Applying a pressure F2 from the sealing end of the battery, the pressure F2 shortens the annular groove and the combined cap of height h2+h3 by Δh, and the height of the annular groove and the combined cap is reduced to (h2+h3)' =(h2+h3)-Δh, after compressing the annular groove, the cylindrical battery recovers to the standard height H = (h1 + Δh) + (h2+h3)' = (h1 + Δh) + (h2+h3) - Δh.
The method of manufacturing a cylindrical battery according to claim 1, wherein the battery cylinder forms an annular wall at an open end above the annular groove, and the combined cap is placed over the annular groove of the battery cylinder.

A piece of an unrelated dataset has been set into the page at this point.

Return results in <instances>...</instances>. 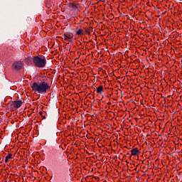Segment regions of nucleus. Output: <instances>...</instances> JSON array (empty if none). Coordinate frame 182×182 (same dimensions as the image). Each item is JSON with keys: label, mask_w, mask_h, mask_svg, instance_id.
<instances>
[{"label": "nucleus", "mask_w": 182, "mask_h": 182, "mask_svg": "<svg viewBox=\"0 0 182 182\" xmlns=\"http://www.w3.org/2000/svg\"><path fill=\"white\" fill-rule=\"evenodd\" d=\"M33 92L35 93L43 94L46 93L48 90H50V85L45 81L37 82H34L31 85Z\"/></svg>", "instance_id": "nucleus-1"}, {"label": "nucleus", "mask_w": 182, "mask_h": 182, "mask_svg": "<svg viewBox=\"0 0 182 182\" xmlns=\"http://www.w3.org/2000/svg\"><path fill=\"white\" fill-rule=\"evenodd\" d=\"M33 63L36 68H45L46 66V58L45 57L34 56Z\"/></svg>", "instance_id": "nucleus-2"}, {"label": "nucleus", "mask_w": 182, "mask_h": 182, "mask_svg": "<svg viewBox=\"0 0 182 182\" xmlns=\"http://www.w3.org/2000/svg\"><path fill=\"white\" fill-rule=\"evenodd\" d=\"M23 67V63H22V61H16L12 65V69L16 71L21 70Z\"/></svg>", "instance_id": "nucleus-3"}, {"label": "nucleus", "mask_w": 182, "mask_h": 182, "mask_svg": "<svg viewBox=\"0 0 182 182\" xmlns=\"http://www.w3.org/2000/svg\"><path fill=\"white\" fill-rule=\"evenodd\" d=\"M11 106H13L14 109H19V107L22 106V101L21 100L14 101L11 103Z\"/></svg>", "instance_id": "nucleus-4"}, {"label": "nucleus", "mask_w": 182, "mask_h": 182, "mask_svg": "<svg viewBox=\"0 0 182 182\" xmlns=\"http://www.w3.org/2000/svg\"><path fill=\"white\" fill-rule=\"evenodd\" d=\"M63 38H64V41H68V42H72L73 39V36L70 34H64Z\"/></svg>", "instance_id": "nucleus-5"}, {"label": "nucleus", "mask_w": 182, "mask_h": 182, "mask_svg": "<svg viewBox=\"0 0 182 182\" xmlns=\"http://www.w3.org/2000/svg\"><path fill=\"white\" fill-rule=\"evenodd\" d=\"M131 154L132 156H139L140 154V151H139V149L134 148L131 150Z\"/></svg>", "instance_id": "nucleus-6"}, {"label": "nucleus", "mask_w": 182, "mask_h": 182, "mask_svg": "<svg viewBox=\"0 0 182 182\" xmlns=\"http://www.w3.org/2000/svg\"><path fill=\"white\" fill-rule=\"evenodd\" d=\"M97 93H98L99 95H102V93H103V86L102 85H100L97 88Z\"/></svg>", "instance_id": "nucleus-7"}, {"label": "nucleus", "mask_w": 182, "mask_h": 182, "mask_svg": "<svg viewBox=\"0 0 182 182\" xmlns=\"http://www.w3.org/2000/svg\"><path fill=\"white\" fill-rule=\"evenodd\" d=\"M76 35H77L78 36H82V35H83V29H79L78 31H77Z\"/></svg>", "instance_id": "nucleus-8"}, {"label": "nucleus", "mask_w": 182, "mask_h": 182, "mask_svg": "<svg viewBox=\"0 0 182 182\" xmlns=\"http://www.w3.org/2000/svg\"><path fill=\"white\" fill-rule=\"evenodd\" d=\"M39 114H40V116H41V117L43 119H46V112H43L42 111H40Z\"/></svg>", "instance_id": "nucleus-9"}, {"label": "nucleus", "mask_w": 182, "mask_h": 182, "mask_svg": "<svg viewBox=\"0 0 182 182\" xmlns=\"http://www.w3.org/2000/svg\"><path fill=\"white\" fill-rule=\"evenodd\" d=\"M9 159H12V154H9L8 156H6L5 163H8Z\"/></svg>", "instance_id": "nucleus-10"}, {"label": "nucleus", "mask_w": 182, "mask_h": 182, "mask_svg": "<svg viewBox=\"0 0 182 182\" xmlns=\"http://www.w3.org/2000/svg\"><path fill=\"white\" fill-rule=\"evenodd\" d=\"M84 29H85V33H87V35H90V29L89 28H84Z\"/></svg>", "instance_id": "nucleus-11"}]
</instances>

The annular wall is bent inward by an external force F1 that securely seals the combined cap within the battery barrel.
The method of manufacturing a cylindrical battery according to claim 2, wherein before the battery pole assembly is assembled into the battery cylinder, an insulating ring is disposed at the bottom of the battery cylinder, from the battery pole group The positive/negative lead terminals are taken out, and the positive/negative lead terminals bypass the insulating ring and are in contact with the bottom of the battery can.
The method of manufacturing a cylindrical battery according to claim 3, wherein an insulating ring is disposed on an upper portion of the battery pole group, and a negative/positive terminal is drawn upward from the battery pole group, the negative / The positive terminal leads through the insulating ring above the battery pole set and is welded to the bottom of the combined cap.

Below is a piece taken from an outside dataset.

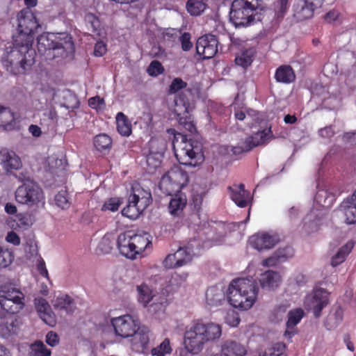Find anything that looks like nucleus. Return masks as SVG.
Segmentation results:
<instances>
[{"label":"nucleus","instance_id":"f257e3e1","mask_svg":"<svg viewBox=\"0 0 356 356\" xmlns=\"http://www.w3.org/2000/svg\"><path fill=\"white\" fill-rule=\"evenodd\" d=\"M30 44L21 43L20 39L13 41V46L6 49L1 58L3 67L12 74H24L31 70L35 63V51Z\"/></svg>","mask_w":356,"mask_h":356},{"label":"nucleus","instance_id":"f03ea898","mask_svg":"<svg viewBox=\"0 0 356 356\" xmlns=\"http://www.w3.org/2000/svg\"><path fill=\"white\" fill-rule=\"evenodd\" d=\"M38 51L47 60L62 59L74 52L72 38L66 33L42 34L37 38Z\"/></svg>","mask_w":356,"mask_h":356},{"label":"nucleus","instance_id":"7ed1b4c3","mask_svg":"<svg viewBox=\"0 0 356 356\" xmlns=\"http://www.w3.org/2000/svg\"><path fill=\"white\" fill-rule=\"evenodd\" d=\"M258 290L257 283L254 280L237 278L229 284L227 291V300L234 307L247 310L254 304Z\"/></svg>","mask_w":356,"mask_h":356},{"label":"nucleus","instance_id":"20e7f679","mask_svg":"<svg viewBox=\"0 0 356 356\" xmlns=\"http://www.w3.org/2000/svg\"><path fill=\"white\" fill-rule=\"evenodd\" d=\"M172 147L175 156L181 165L195 167L204 161L201 143L192 138L188 139L186 136L174 134Z\"/></svg>","mask_w":356,"mask_h":356},{"label":"nucleus","instance_id":"39448f33","mask_svg":"<svg viewBox=\"0 0 356 356\" xmlns=\"http://www.w3.org/2000/svg\"><path fill=\"white\" fill-rule=\"evenodd\" d=\"M262 0H234L229 18L235 26H248L254 21H261L264 10Z\"/></svg>","mask_w":356,"mask_h":356},{"label":"nucleus","instance_id":"423d86ee","mask_svg":"<svg viewBox=\"0 0 356 356\" xmlns=\"http://www.w3.org/2000/svg\"><path fill=\"white\" fill-rule=\"evenodd\" d=\"M17 202L26 204L30 207L44 206L45 197L39 184L33 180H27L19 186L15 193Z\"/></svg>","mask_w":356,"mask_h":356},{"label":"nucleus","instance_id":"0eeeda50","mask_svg":"<svg viewBox=\"0 0 356 356\" xmlns=\"http://www.w3.org/2000/svg\"><path fill=\"white\" fill-rule=\"evenodd\" d=\"M25 295L13 284H6L0 289L1 307L8 314H18L25 306Z\"/></svg>","mask_w":356,"mask_h":356},{"label":"nucleus","instance_id":"6e6552de","mask_svg":"<svg viewBox=\"0 0 356 356\" xmlns=\"http://www.w3.org/2000/svg\"><path fill=\"white\" fill-rule=\"evenodd\" d=\"M189 181L187 172L179 166H174L165 173L159 182V188L168 195L181 192Z\"/></svg>","mask_w":356,"mask_h":356},{"label":"nucleus","instance_id":"1a4fd4ad","mask_svg":"<svg viewBox=\"0 0 356 356\" xmlns=\"http://www.w3.org/2000/svg\"><path fill=\"white\" fill-rule=\"evenodd\" d=\"M152 197L149 193L133 188V193L129 195L128 204L124 207L121 213L129 219H136L140 213L150 204Z\"/></svg>","mask_w":356,"mask_h":356},{"label":"nucleus","instance_id":"9d476101","mask_svg":"<svg viewBox=\"0 0 356 356\" xmlns=\"http://www.w3.org/2000/svg\"><path fill=\"white\" fill-rule=\"evenodd\" d=\"M18 33L14 37L13 41L20 39L21 43L30 44L33 42V33L39 26L33 13L29 8L22 10L17 14Z\"/></svg>","mask_w":356,"mask_h":356},{"label":"nucleus","instance_id":"9b49d317","mask_svg":"<svg viewBox=\"0 0 356 356\" xmlns=\"http://www.w3.org/2000/svg\"><path fill=\"white\" fill-rule=\"evenodd\" d=\"M206 341L204 334L201 332L200 321H195L191 325L188 326L184 332V344L186 349L192 354L200 353L205 345Z\"/></svg>","mask_w":356,"mask_h":356},{"label":"nucleus","instance_id":"f8f14e48","mask_svg":"<svg viewBox=\"0 0 356 356\" xmlns=\"http://www.w3.org/2000/svg\"><path fill=\"white\" fill-rule=\"evenodd\" d=\"M329 302L330 293L325 289L316 288L306 296L305 305L307 309L312 311L316 318H319Z\"/></svg>","mask_w":356,"mask_h":356},{"label":"nucleus","instance_id":"ddd939ff","mask_svg":"<svg viewBox=\"0 0 356 356\" xmlns=\"http://www.w3.org/2000/svg\"><path fill=\"white\" fill-rule=\"evenodd\" d=\"M111 323L116 336L129 338L140 326L139 321L129 314L111 318Z\"/></svg>","mask_w":356,"mask_h":356},{"label":"nucleus","instance_id":"4468645a","mask_svg":"<svg viewBox=\"0 0 356 356\" xmlns=\"http://www.w3.org/2000/svg\"><path fill=\"white\" fill-rule=\"evenodd\" d=\"M151 332L148 327L142 325L138 327L129 340L131 350L137 353L149 355L150 351Z\"/></svg>","mask_w":356,"mask_h":356},{"label":"nucleus","instance_id":"2eb2a0df","mask_svg":"<svg viewBox=\"0 0 356 356\" xmlns=\"http://www.w3.org/2000/svg\"><path fill=\"white\" fill-rule=\"evenodd\" d=\"M218 41L216 37L208 34L199 38L196 42V52L203 59H210L218 53Z\"/></svg>","mask_w":356,"mask_h":356},{"label":"nucleus","instance_id":"dca6fc26","mask_svg":"<svg viewBox=\"0 0 356 356\" xmlns=\"http://www.w3.org/2000/svg\"><path fill=\"white\" fill-rule=\"evenodd\" d=\"M278 241L279 238L277 235L270 234L267 232L254 234L248 240L251 247L259 251L273 248Z\"/></svg>","mask_w":356,"mask_h":356},{"label":"nucleus","instance_id":"f3484780","mask_svg":"<svg viewBox=\"0 0 356 356\" xmlns=\"http://www.w3.org/2000/svg\"><path fill=\"white\" fill-rule=\"evenodd\" d=\"M0 164L6 174H12L14 170L22 167L21 159L13 151L2 149L0 151Z\"/></svg>","mask_w":356,"mask_h":356},{"label":"nucleus","instance_id":"a211bd4d","mask_svg":"<svg viewBox=\"0 0 356 356\" xmlns=\"http://www.w3.org/2000/svg\"><path fill=\"white\" fill-rule=\"evenodd\" d=\"M133 230H127L120 233L118 236L117 245L120 254L131 259H136V252H134Z\"/></svg>","mask_w":356,"mask_h":356},{"label":"nucleus","instance_id":"6ab92c4d","mask_svg":"<svg viewBox=\"0 0 356 356\" xmlns=\"http://www.w3.org/2000/svg\"><path fill=\"white\" fill-rule=\"evenodd\" d=\"M261 127L260 128L263 129L262 130H258L245 139L246 151H250L254 147L263 145L273 138L271 127L264 128L262 124Z\"/></svg>","mask_w":356,"mask_h":356},{"label":"nucleus","instance_id":"aec40b11","mask_svg":"<svg viewBox=\"0 0 356 356\" xmlns=\"http://www.w3.org/2000/svg\"><path fill=\"white\" fill-rule=\"evenodd\" d=\"M170 196L171 198L168 207L169 213L174 217H182L184 209L187 204L186 195L182 192H178Z\"/></svg>","mask_w":356,"mask_h":356},{"label":"nucleus","instance_id":"412c9836","mask_svg":"<svg viewBox=\"0 0 356 356\" xmlns=\"http://www.w3.org/2000/svg\"><path fill=\"white\" fill-rule=\"evenodd\" d=\"M247 350L241 343L227 340L222 345L220 352L212 356H245Z\"/></svg>","mask_w":356,"mask_h":356},{"label":"nucleus","instance_id":"4be33fe9","mask_svg":"<svg viewBox=\"0 0 356 356\" xmlns=\"http://www.w3.org/2000/svg\"><path fill=\"white\" fill-rule=\"evenodd\" d=\"M228 189L231 191V198L239 207H247L250 201V193L245 189L243 184L234 186V188L229 186Z\"/></svg>","mask_w":356,"mask_h":356},{"label":"nucleus","instance_id":"5701e85b","mask_svg":"<svg viewBox=\"0 0 356 356\" xmlns=\"http://www.w3.org/2000/svg\"><path fill=\"white\" fill-rule=\"evenodd\" d=\"M343 318V310L341 305H334L332 307L328 315L324 321V325L327 330L337 327Z\"/></svg>","mask_w":356,"mask_h":356},{"label":"nucleus","instance_id":"b1692460","mask_svg":"<svg viewBox=\"0 0 356 356\" xmlns=\"http://www.w3.org/2000/svg\"><path fill=\"white\" fill-rule=\"evenodd\" d=\"M200 325L206 343L218 339L222 334V327L218 323L213 322L205 323L200 321Z\"/></svg>","mask_w":356,"mask_h":356},{"label":"nucleus","instance_id":"393cba45","mask_svg":"<svg viewBox=\"0 0 356 356\" xmlns=\"http://www.w3.org/2000/svg\"><path fill=\"white\" fill-rule=\"evenodd\" d=\"M316 211L312 209L303 220L302 229L308 234L317 232L323 224L322 216L317 215Z\"/></svg>","mask_w":356,"mask_h":356},{"label":"nucleus","instance_id":"a878e982","mask_svg":"<svg viewBox=\"0 0 356 356\" xmlns=\"http://www.w3.org/2000/svg\"><path fill=\"white\" fill-rule=\"evenodd\" d=\"M133 246L134 252H136V259L137 256L141 255L143 252L152 246L150 235L146 232L137 234L133 230Z\"/></svg>","mask_w":356,"mask_h":356},{"label":"nucleus","instance_id":"bb28decb","mask_svg":"<svg viewBox=\"0 0 356 356\" xmlns=\"http://www.w3.org/2000/svg\"><path fill=\"white\" fill-rule=\"evenodd\" d=\"M280 281V275L273 270H267L261 275L259 282L263 289H273Z\"/></svg>","mask_w":356,"mask_h":356},{"label":"nucleus","instance_id":"cd10ccee","mask_svg":"<svg viewBox=\"0 0 356 356\" xmlns=\"http://www.w3.org/2000/svg\"><path fill=\"white\" fill-rule=\"evenodd\" d=\"M345 215V222L351 225L356 222V200H353V196L347 198L341 204Z\"/></svg>","mask_w":356,"mask_h":356},{"label":"nucleus","instance_id":"c85d7f7f","mask_svg":"<svg viewBox=\"0 0 356 356\" xmlns=\"http://www.w3.org/2000/svg\"><path fill=\"white\" fill-rule=\"evenodd\" d=\"M314 10L307 3L306 0H300L294 6V17L298 21L309 19L313 16Z\"/></svg>","mask_w":356,"mask_h":356},{"label":"nucleus","instance_id":"c756f323","mask_svg":"<svg viewBox=\"0 0 356 356\" xmlns=\"http://www.w3.org/2000/svg\"><path fill=\"white\" fill-rule=\"evenodd\" d=\"M177 114V120L179 125L189 131L191 134H195L197 131L194 118L191 113H175Z\"/></svg>","mask_w":356,"mask_h":356},{"label":"nucleus","instance_id":"7c9ffc66","mask_svg":"<svg viewBox=\"0 0 356 356\" xmlns=\"http://www.w3.org/2000/svg\"><path fill=\"white\" fill-rule=\"evenodd\" d=\"M205 296L207 304L211 307H216L220 305L225 298L222 291L217 286H211L208 288Z\"/></svg>","mask_w":356,"mask_h":356},{"label":"nucleus","instance_id":"2f4dec72","mask_svg":"<svg viewBox=\"0 0 356 356\" xmlns=\"http://www.w3.org/2000/svg\"><path fill=\"white\" fill-rule=\"evenodd\" d=\"M354 247V243L353 241H348L344 245L341 247L337 253L334 254L331 258V265L333 267L337 266L342 264L350 253Z\"/></svg>","mask_w":356,"mask_h":356},{"label":"nucleus","instance_id":"473e14b6","mask_svg":"<svg viewBox=\"0 0 356 356\" xmlns=\"http://www.w3.org/2000/svg\"><path fill=\"white\" fill-rule=\"evenodd\" d=\"M247 113L248 116L246 115V113H235V118L238 120H248L247 124L250 128H253L257 126L262 127L261 124H266L267 123L264 120L261 118V113H254L252 114H251V113Z\"/></svg>","mask_w":356,"mask_h":356},{"label":"nucleus","instance_id":"72a5a7b5","mask_svg":"<svg viewBox=\"0 0 356 356\" xmlns=\"http://www.w3.org/2000/svg\"><path fill=\"white\" fill-rule=\"evenodd\" d=\"M275 77L278 82L289 83L295 80L296 75L291 66L283 65L276 70Z\"/></svg>","mask_w":356,"mask_h":356},{"label":"nucleus","instance_id":"f704fd0d","mask_svg":"<svg viewBox=\"0 0 356 356\" xmlns=\"http://www.w3.org/2000/svg\"><path fill=\"white\" fill-rule=\"evenodd\" d=\"M116 126L119 134L129 136L131 134V123L124 113H118L116 115Z\"/></svg>","mask_w":356,"mask_h":356},{"label":"nucleus","instance_id":"c9c22d12","mask_svg":"<svg viewBox=\"0 0 356 356\" xmlns=\"http://www.w3.org/2000/svg\"><path fill=\"white\" fill-rule=\"evenodd\" d=\"M54 307L58 310H65L67 313H71L74 307V302L68 295H63L56 298Z\"/></svg>","mask_w":356,"mask_h":356},{"label":"nucleus","instance_id":"e433bc0d","mask_svg":"<svg viewBox=\"0 0 356 356\" xmlns=\"http://www.w3.org/2000/svg\"><path fill=\"white\" fill-rule=\"evenodd\" d=\"M93 144L99 152L109 151L112 146V139L108 134H99L95 136Z\"/></svg>","mask_w":356,"mask_h":356},{"label":"nucleus","instance_id":"4c0bfd02","mask_svg":"<svg viewBox=\"0 0 356 356\" xmlns=\"http://www.w3.org/2000/svg\"><path fill=\"white\" fill-rule=\"evenodd\" d=\"M175 255L177 259L178 266H183L192 260L193 251L189 246H186L179 248Z\"/></svg>","mask_w":356,"mask_h":356},{"label":"nucleus","instance_id":"58836bf2","mask_svg":"<svg viewBox=\"0 0 356 356\" xmlns=\"http://www.w3.org/2000/svg\"><path fill=\"white\" fill-rule=\"evenodd\" d=\"M137 291L138 301L141 302L144 307H147L153 300L154 296L152 295V291L145 284L138 286Z\"/></svg>","mask_w":356,"mask_h":356},{"label":"nucleus","instance_id":"ea45409f","mask_svg":"<svg viewBox=\"0 0 356 356\" xmlns=\"http://www.w3.org/2000/svg\"><path fill=\"white\" fill-rule=\"evenodd\" d=\"M60 105L65 109L74 110L78 108L79 101L74 94L67 90L63 92V102Z\"/></svg>","mask_w":356,"mask_h":356},{"label":"nucleus","instance_id":"a19ab883","mask_svg":"<svg viewBox=\"0 0 356 356\" xmlns=\"http://www.w3.org/2000/svg\"><path fill=\"white\" fill-rule=\"evenodd\" d=\"M18 330V321L16 318L12 320L10 322L6 321L0 325V332L3 337H8L13 334H16Z\"/></svg>","mask_w":356,"mask_h":356},{"label":"nucleus","instance_id":"79ce46f5","mask_svg":"<svg viewBox=\"0 0 356 356\" xmlns=\"http://www.w3.org/2000/svg\"><path fill=\"white\" fill-rule=\"evenodd\" d=\"M304 316V311L301 308L291 310L288 314L287 327H295Z\"/></svg>","mask_w":356,"mask_h":356},{"label":"nucleus","instance_id":"37998d69","mask_svg":"<svg viewBox=\"0 0 356 356\" xmlns=\"http://www.w3.org/2000/svg\"><path fill=\"white\" fill-rule=\"evenodd\" d=\"M31 355L33 356H51V350L48 349L41 341H36L30 346Z\"/></svg>","mask_w":356,"mask_h":356},{"label":"nucleus","instance_id":"c03bdc74","mask_svg":"<svg viewBox=\"0 0 356 356\" xmlns=\"http://www.w3.org/2000/svg\"><path fill=\"white\" fill-rule=\"evenodd\" d=\"M171 351L170 340L166 338L158 346L150 348L149 353L153 356H165L166 354L170 353Z\"/></svg>","mask_w":356,"mask_h":356},{"label":"nucleus","instance_id":"a18cd8bd","mask_svg":"<svg viewBox=\"0 0 356 356\" xmlns=\"http://www.w3.org/2000/svg\"><path fill=\"white\" fill-rule=\"evenodd\" d=\"M205 3L203 0H188L186 3V8L192 15H199L205 9Z\"/></svg>","mask_w":356,"mask_h":356},{"label":"nucleus","instance_id":"49530a36","mask_svg":"<svg viewBox=\"0 0 356 356\" xmlns=\"http://www.w3.org/2000/svg\"><path fill=\"white\" fill-rule=\"evenodd\" d=\"M252 57L253 51L252 49L245 50L236 57L235 63L236 65L245 68L251 65Z\"/></svg>","mask_w":356,"mask_h":356},{"label":"nucleus","instance_id":"de8ad7c7","mask_svg":"<svg viewBox=\"0 0 356 356\" xmlns=\"http://www.w3.org/2000/svg\"><path fill=\"white\" fill-rule=\"evenodd\" d=\"M122 204V201L120 197H111L106 200L101 207L102 211L115 212L119 209V207Z\"/></svg>","mask_w":356,"mask_h":356},{"label":"nucleus","instance_id":"09e8293b","mask_svg":"<svg viewBox=\"0 0 356 356\" xmlns=\"http://www.w3.org/2000/svg\"><path fill=\"white\" fill-rule=\"evenodd\" d=\"M265 352L268 356H286V346L283 342H277Z\"/></svg>","mask_w":356,"mask_h":356},{"label":"nucleus","instance_id":"8fccbe9b","mask_svg":"<svg viewBox=\"0 0 356 356\" xmlns=\"http://www.w3.org/2000/svg\"><path fill=\"white\" fill-rule=\"evenodd\" d=\"M14 255L13 252L0 245V268L8 266L12 263Z\"/></svg>","mask_w":356,"mask_h":356},{"label":"nucleus","instance_id":"3c124183","mask_svg":"<svg viewBox=\"0 0 356 356\" xmlns=\"http://www.w3.org/2000/svg\"><path fill=\"white\" fill-rule=\"evenodd\" d=\"M56 204L63 209H65L69 208L70 203L69 202L68 193L65 190H61L55 196Z\"/></svg>","mask_w":356,"mask_h":356},{"label":"nucleus","instance_id":"603ef678","mask_svg":"<svg viewBox=\"0 0 356 356\" xmlns=\"http://www.w3.org/2000/svg\"><path fill=\"white\" fill-rule=\"evenodd\" d=\"M85 21L88 26V29L92 33H95L100 28L101 24L99 19L92 13L86 14Z\"/></svg>","mask_w":356,"mask_h":356},{"label":"nucleus","instance_id":"864d4df0","mask_svg":"<svg viewBox=\"0 0 356 356\" xmlns=\"http://www.w3.org/2000/svg\"><path fill=\"white\" fill-rule=\"evenodd\" d=\"M147 72L149 75L152 76H157L158 75L163 74L164 68L159 61L153 60L150 63Z\"/></svg>","mask_w":356,"mask_h":356},{"label":"nucleus","instance_id":"5fc2aeb1","mask_svg":"<svg viewBox=\"0 0 356 356\" xmlns=\"http://www.w3.org/2000/svg\"><path fill=\"white\" fill-rule=\"evenodd\" d=\"M276 252L281 262L286 261L294 255V250L291 246H286L282 248H279L276 250Z\"/></svg>","mask_w":356,"mask_h":356},{"label":"nucleus","instance_id":"6e6d98bb","mask_svg":"<svg viewBox=\"0 0 356 356\" xmlns=\"http://www.w3.org/2000/svg\"><path fill=\"white\" fill-rule=\"evenodd\" d=\"M187 86V83L184 81L181 78H175L172 80L169 86L168 93L175 94L180 90L185 88Z\"/></svg>","mask_w":356,"mask_h":356},{"label":"nucleus","instance_id":"4d7b16f0","mask_svg":"<svg viewBox=\"0 0 356 356\" xmlns=\"http://www.w3.org/2000/svg\"><path fill=\"white\" fill-rule=\"evenodd\" d=\"M146 162L149 172H153L156 168L160 167L161 161L156 157V154H150L146 158Z\"/></svg>","mask_w":356,"mask_h":356},{"label":"nucleus","instance_id":"13d9d810","mask_svg":"<svg viewBox=\"0 0 356 356\" xmlns=\"http://www.w3.org/2000/svg\"><path fill=\"white\" fill-rule=\"evenodd\" d=\"M40 318L48 325L54 326L56 323V315L50 309L49 311H46L45 312H42L41 314L39 315Z\"/></svg>","mask_w":356,"mask_h":356},{"label":"nucleus","instance_id":"bf43d9fd","mask_svg":"<svg viewBox=\"0 0 356 356\" xmlns=\"http://www.w3.org/2000/svg\"><path fill=\"white\" fill-rule=\"evenodd\" d=\"M88 104L92 109L104 110L105 108V102L103 98L99 96L91 97L88 100Z\"/></svg>","mask_w":356,"mask_h":356},{"label":"nucleus","instance_id":"052dcab7","mask_svg":"<svg viewBox=\"0 0 356 356\" xmlns=\"http://www.w3.org/2000/svg\"><path fill=\"white\" fill-rule=\"evenodd\" d=\"M181 44V49L184 51H189L193 47V43L191 42V34L184 33L179 38Z\"/></svg>","mask_w":356,"mask_h":356},{"label":"nucleus","instance_id":"680f3d73","mask_svg":"<svg viewBox=\"0 0 356 356\" xmlns=\"http://www.w3.org/2000/svg\"><path fill=\"white\" fill-rule=\"evenodd\" d=\"M163 264L166 268H175L179 267L178 266L177 259H176L175 253L168 254L164 259Z\"/></svg>","mask_w":356,"mask_h":356},{"label":"nucleus","instance_id":"e2e57ef3","mask_svg":"<svg viewBox=\"0 0 356 356\" xmlns=\"http://www.w3.org/2000/svg\"><path fill=\"white\" fill-rule=\"evenodd\" d=\"M289 0H277L275 3V10L279 16L282 17L286 13Z\"/></svg>","mask_w":356,"mask_h":356},{"label":"nucleus","instance_id":"0e129e2a","mask_svg":"<svg viewBox=\"0 0 356 356\" xmlns=\"http://www.w3.org/2000/svg\"><path fill=\"white\" fill-rule=\"evenodd\" d=\"M279 263H281V261L275 251L271 257L263 260L262 266L264 267L275 266Z\"/></svg>","mask_w":356,"mask_h":356},{"label":"nucleus","instance_id":"69168bd1","mask_svg":"<svg viewBox=\"0 0 356 356\" xmlns=\"http://www.w3.org/2000/svg\"><path fill=\"white\" fill-rule=\"evenodd\" d=\"M35 307L39 315L41 314L42 312H45L51 309L47 301L43 298H40L37 300L35 302Z\"/></svg>","mask_w":356,"mask_h":356},{"label":"nucleus","instance_id":"338daca9","mask_svg":"<svg viewBox=\"0 0 356 356\" xmlns=\"http://www.w3.org/2000/svg\"><path fill=\"white\" fill-rule=\"evenodd\" d=\"M202 197L197 195L193 198V210L195 214L200 216V213L202 210Z\"/></svg>","mask_w":356,"mask_h":356},{"label":"nucleus","instance_id":"774afa93","mask_svg":"<svg viewBox=\"0 0 356 356\" xmlns=\"http://www.w3.org/2000/svg\"><path fill=\"white\" fill-rule=\"evenodd\" d=\"M59 338L56 333L50 331L46 336V342L51 346H54L58 343Z\"/></svg>","mask_w":356,"mask_h":356}]
</instances>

The method of manufacturing a cylindrical battery according to claim 4, wherein after the battery pole assembly is assembled into the battery cylinder, the support frame is loaded into the middle of the battery pole group.

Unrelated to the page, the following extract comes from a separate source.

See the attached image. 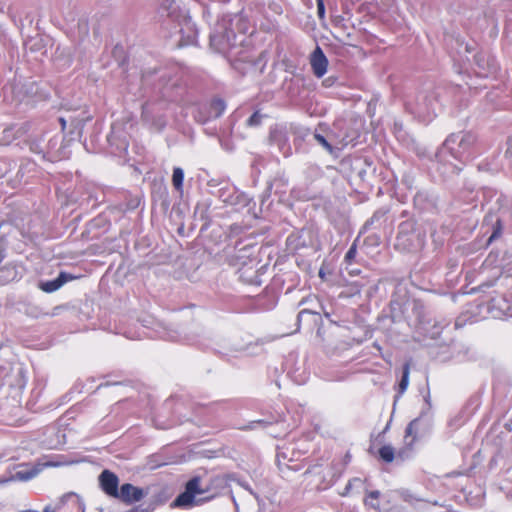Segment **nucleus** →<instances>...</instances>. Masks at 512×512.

The method of manufacturing a cylindrical battery according to claim 4, wherein the negative/positive terminal is welded to the bottom of the combined cap before the electrolyte is injected into the battery pack of the battery can. .
The method of manufacturing a cylindrical battery according to claim 4, wherein the negative/positive terminal is welded to the bottom of the combined cap, and an electrolyte is injected into the battery pack of the battery can. .
The method of manufacturing a cylindrical battery capable of improving battery capacity according to claim 1, wherein said combined cap comprises a conductive plate connecting the battery pole group, a conductive pressure protection device, and a conductive top plate, said combined cap The conductive plates, the pressure protection devices, and the top plates that are sequentially stacked are fastened together by an insulating seal.
The method of manufacturing a cylindrical battery according to claim 8, wherein the combined cap further comprises a thermistor connected between the pressure protection device and the top plate.
A method of manufacturing a cylindrical battery capable of improving battery capacity according to claim 8, wherein said pressure protecting means comprises an elastic portion for welding the conductive plate and a connecting portion extending from the elastic portion for connecting the top plate, A protective gap is formed at the intersection of the elastic portion and the connecting portion.
The method of manufacturing a cylindrical battery according to claim 2, wherein the pressure F2 acts on the bent annular wall.
A method of manufacturing a cylindrical battery capable of increasing battery capacity, comprising the steps of:

Forming an annular groove at the opening of the battery barrel;

Placing the combined cap over the annular groove in the battery barrel;

The pressure is used to compress the annular groove and the combined cap.